May 24th, 2017 at 9:04 PM ^

Personally I enjoy RR's failures because for years I had to endure pencil pushing nerds who never played a competitive down of football in their life tell what a football genius he was. All he needed was a five years to get his recruits in and Jeff Casteel. How'd that work out. The RichRod sympathizers (Brian and LSAclassoff2000 are the biggest) will never admit they were wrong. What's not to love about some good old fashioned gloating and revelry in another man's failures?

FatGuyTouchdown

May 25th, 2017 at 9:16 AM ^

he IS a football genius. Almost every program uses Zone Read concepts, a play which Rodriguez literally invented. It's also fine to recognize that he's not a great coach anymore. Both can be true. 

Hal Mumme has been credited with modernizing the air raid in college football, and he's coaching Division 3. Pretty sure he's been fired from division 3 as well. Genius doesn't always make great.

Reader71

May 25th, 2017 at 9:31 AM ^

You could argue he stumbled upon an idea (that's his official story, with Shaun King recovering a fumble and going the wrong way) and never improved upon it much. How ironic that Coach Rod has become Mike DeBord. A once-fine coach who the sport has passed by.

FatGuyTouchdown

May 25th, 2017 at 11:36 AM ^

that it was a QB from Glenville State, not Shaun King. I will give him credit though, he took it and ran with it. He was able to see the mistake and make it a staple of the offense. You could argue that Rich Rodriguez revolutionized football more so than any other coach ever. 

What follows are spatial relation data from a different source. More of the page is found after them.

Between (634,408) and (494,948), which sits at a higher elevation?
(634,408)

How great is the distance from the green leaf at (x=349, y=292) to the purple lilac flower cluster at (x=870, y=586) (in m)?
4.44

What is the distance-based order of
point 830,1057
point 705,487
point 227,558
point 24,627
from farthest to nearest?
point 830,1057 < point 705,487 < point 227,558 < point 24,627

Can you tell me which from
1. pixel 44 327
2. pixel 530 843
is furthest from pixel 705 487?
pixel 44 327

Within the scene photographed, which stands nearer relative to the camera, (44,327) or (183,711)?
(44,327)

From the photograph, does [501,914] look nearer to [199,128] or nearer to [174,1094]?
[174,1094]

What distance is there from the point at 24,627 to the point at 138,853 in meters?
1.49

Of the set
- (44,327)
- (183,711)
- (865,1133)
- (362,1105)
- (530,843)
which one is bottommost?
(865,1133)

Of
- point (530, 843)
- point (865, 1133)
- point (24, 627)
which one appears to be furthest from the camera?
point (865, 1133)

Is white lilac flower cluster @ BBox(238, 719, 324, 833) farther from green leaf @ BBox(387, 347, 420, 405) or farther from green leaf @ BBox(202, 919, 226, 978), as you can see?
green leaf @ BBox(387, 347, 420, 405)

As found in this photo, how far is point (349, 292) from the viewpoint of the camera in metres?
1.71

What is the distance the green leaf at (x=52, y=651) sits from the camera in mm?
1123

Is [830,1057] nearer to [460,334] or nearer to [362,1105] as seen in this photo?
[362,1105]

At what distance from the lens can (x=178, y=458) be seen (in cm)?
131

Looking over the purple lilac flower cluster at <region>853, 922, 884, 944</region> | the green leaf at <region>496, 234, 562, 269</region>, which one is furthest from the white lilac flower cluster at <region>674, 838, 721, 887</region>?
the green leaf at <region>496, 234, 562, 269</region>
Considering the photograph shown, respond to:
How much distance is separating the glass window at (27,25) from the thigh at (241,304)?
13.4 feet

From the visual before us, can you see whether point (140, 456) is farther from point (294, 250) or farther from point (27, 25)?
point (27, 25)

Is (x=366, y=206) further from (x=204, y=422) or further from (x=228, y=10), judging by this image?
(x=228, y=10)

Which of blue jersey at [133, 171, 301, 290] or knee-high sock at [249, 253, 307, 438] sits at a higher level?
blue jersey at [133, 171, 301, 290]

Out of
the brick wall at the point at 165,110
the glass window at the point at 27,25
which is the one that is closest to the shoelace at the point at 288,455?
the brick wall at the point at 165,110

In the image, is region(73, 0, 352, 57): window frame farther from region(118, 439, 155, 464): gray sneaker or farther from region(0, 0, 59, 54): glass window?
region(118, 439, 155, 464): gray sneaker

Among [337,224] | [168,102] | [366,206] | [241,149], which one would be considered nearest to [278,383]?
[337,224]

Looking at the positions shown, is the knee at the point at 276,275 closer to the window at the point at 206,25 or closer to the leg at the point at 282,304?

I'm also a big Rich Rod fan. But I'm not going to sit here and pretend like he has been good since WVU. I do agree that he hasn't developed any new or unique concepts off of it, and the fact that so many teams run it now means that alot of teams know how to defend it, and that the scheme alone isnt going to win anymore. I would like to see Rich Rod end up as an OC somewhere, at a place like Alabama or Clemson, where he can focus solely on offense, and not on anything else.

corundum

May 25th, 2017 at 10:47 AM ^

I don't blame LSA and Brian one bit for being sympathizers at the time. It's easy to blast Rodriguez when hindsight is 20/20. At the time, we had recently been evicerated by Dennis Dixon, Vince Young, Troy Smith, and Armanti Edwards. Every time we played a spread team with a mobile QB it was a clusterfuck as we ran out plodding LBs tailor-made to defend the Wisconsins and Iowas of the Big Ten.It seemed like we were going to finally catch up to modern football. That obviously never happened, but it was an exciting sliver of hope for a brief moment in history.

ElBictors

May 24th, 2017 at 8:22 PM ^

Well perhaps he isn't the offensive genius he once was or was thought to be...?  Aside from WVU - where he should have stayed, in hindsight - he's been a relative failure.  At this point, even the "win 8 games/year" UA fans are starting to tire of him and the situation there was supposed to be "ideal" for his scheme - predictably perfect desert weather ...no Defense in the P-12 and a fan/alumni base that wasn't as "entitled" as we Wolverines.

Yet ...here he is, coming off a horrendous year with a fairly bad recruiting class and little optimism.

 

Maybe it's time for we Michigan fans to let it go on both sides -- those that still seem to relish in his failure, along with the apologists who still cry about him needing just "one more year with HIS players and system."

 

It is what it is.  GO BLUE and THANK GOD we've got Jim Harbaugh!!!!!

Goggles Paisano

May 25th, 2017 at 7:29 AM ^

I don't find it astounding at all.  People's feelings toward him are what they are and there is no changing that.  He may be a good human but he cratered this beloved program to a level unseen in our lifetime.  We lost to Toledo - at home!  Any time a RR topic shows up, the venom will flow from the majority as that is just how the majority honestly feels about him.  By now, this should be no surprise to anyone.